- **Assignment**:
Write out the material below again, changing "Villa" to "Cottage" and keeping everything else the same.

■ ■ ■ ■

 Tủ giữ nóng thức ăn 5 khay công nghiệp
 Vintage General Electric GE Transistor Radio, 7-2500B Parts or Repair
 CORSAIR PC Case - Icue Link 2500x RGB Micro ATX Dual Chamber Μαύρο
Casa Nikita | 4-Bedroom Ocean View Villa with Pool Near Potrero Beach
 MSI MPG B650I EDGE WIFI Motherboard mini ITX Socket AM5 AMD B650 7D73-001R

■ ■ ■ ■

- **Result**:
 Tủ giữ nóng thức ăn 5 khay công nghiệp
 Vintage General Electric GE Transistor Radio, 7-2500B Parts or Repair
 CORSAIR PC Case - Icue Link 2500x RGB Micro ATX Dual Chamber Μαύρο
Casa Nikita | 4-Bedroom Ocean View Cottage with Pool Near Potrero Beach
 MSI MPG B650I EDGE WIFI Motherboard mini ITX Socket AM5 AMD B650 7D73-001R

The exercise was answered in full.